Untended property becomes fair game for people out for fun or plunder and even for people who ordinarily would not dream of doing such things and who probably consider themselves law-abiding. Because of the nature of community life in the Bronx--its anonymity, the frequency with which cars are abandoned and things are stolen or broken, the past experience of "no one caring"--vandalism begins much more quickly than it does in staid Palo Alto, where people have come to believe that private possessions are cared for, and that mischievous behavior is costly. But vandalism can occur anywhere once communal barriers--the sense of mutual regard and the obligations of civility--are lowered by actions that seem to signal that "no one cares."
We suggest that "untended" behavior also leads to the breakdown of community controls. A stable neighborhood of families who care for their homes, mind each other's children, and confidently frown on unwanted intruders can change, in a few years or even a few months, to an inhospitable and frightening jungle. A piece of property is abandoned, weeds grow up, a window is smashed. Adults stop scolding rowdy children; the children, emboldened, become more rowdy. Families move out, unattached adults move in. Teenagers gather in front of the corner store. The merchant asks them to move; they refuse. Fights occur. Litter accumulates. People start drinking in front of the grocery; in time, an inebriate slumps to the sidewalk and is allowed to sleep it off. Pedestrians are approached by panhandlers.
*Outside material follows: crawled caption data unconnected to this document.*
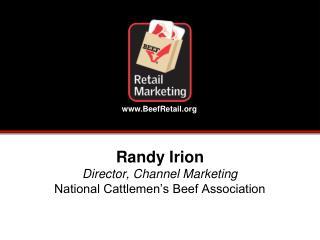 Randy Irion Director, Channel Marketing National Cattlemen's Beef Association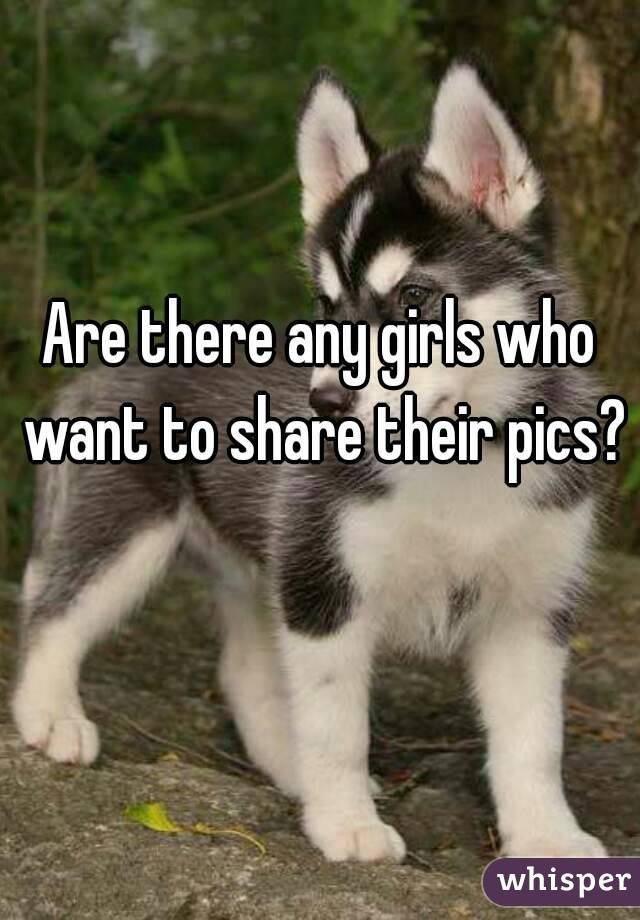 Are there any girls who want to share their pics?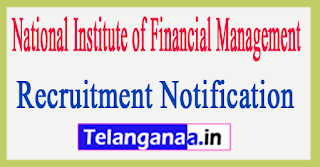 National Institute of Financial Management NIFM Recruitment Notification 2017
At this point it is not inevitable that serious crime will flourish or violent attacks on strangers will occur. But many residents will think that crime, especially violent crime, is on the rise, and they will modify their behavior accordingly. They will use the streets less often, and when on the streets will stay apart from their fellows, moving with averted eyes, silent lips, and hurried steps. "Don't get involved." For some residents, this growing atomization will matter little, because the neighborhood is not their "home" but "the place where they live." Their interests are elsewhere; they are cosmopolitans. But it will matter greatly to other people, whose lives derive meaning and satisfaction from local attachments rather than worldly involvement; for them, the neighborhood will cease to exist except for a few reliable friends whom they arrange to meet.
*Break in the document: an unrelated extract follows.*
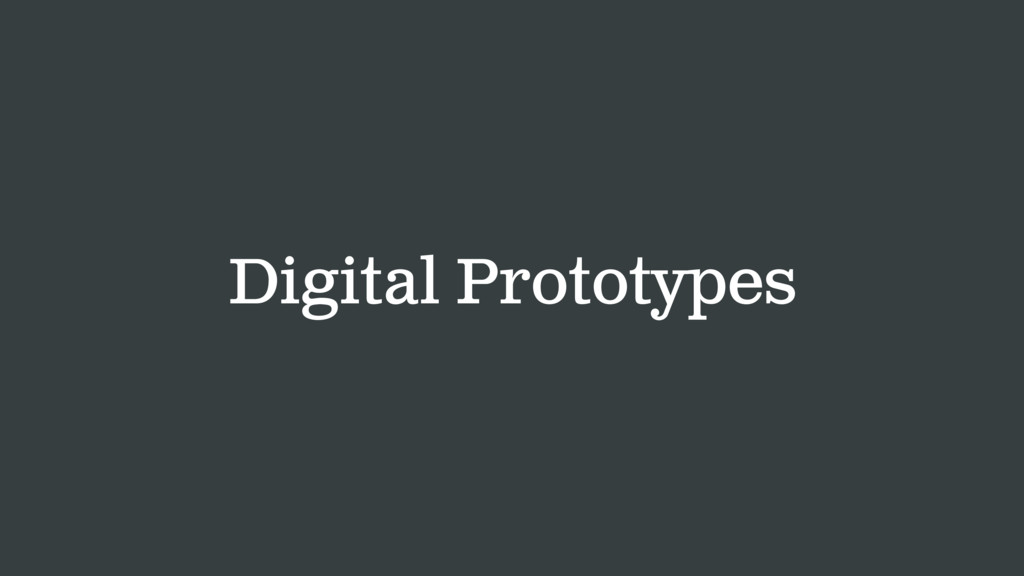 Digital Prototypes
Such an area is vulnerable to criminal invasion. Though it is not inevitable, it is more likely that here, rather than in places where people are confident they can regulate public behavior by informal controls, drugs will change hands, prostitutes will solicit, and cars will be stripped. That the drunks will be robbed by boys who do it as a lark, and the prostitutes' customers will be robbed by men who do it purposefully and perhaps violently. That muggings will occur.
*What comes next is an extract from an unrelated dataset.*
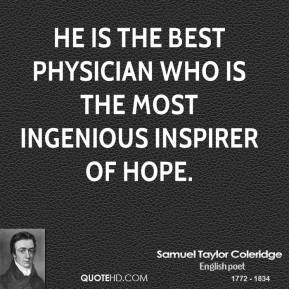 He is the best physician who is the most ingenious inspirer of hope.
Among those who often find it difficult to move away from this are the elderly. Surveys of citizens suggest that the elderly are much less likely to be the victims of crime than younger persons, and some have inferred from this that the well-known fear of crime voiced by the elderly is an exaggeration: perhaps we ought not to design special programs to protect older persons; perhaps we should even try to talk them out of their mistaken fears. This argument misses the point. The prospect of a confrontation with an obstreperous teenager or a drunken panhandler can be as fear-inducing for defenseless persons as the prospect of meeting an actual robber; indeed, to a defenseless person, the two kinds of confrontation are often indistinguishable. Moreover, the lower rate at which the elderly are victimized is a measure of the steps they have already taken--chiefly, staying behind locked doors--to minimize the risks they face. Young men are more frequently attacked than older women, not because they are easier or more lucrative targets but because they are on the streets more.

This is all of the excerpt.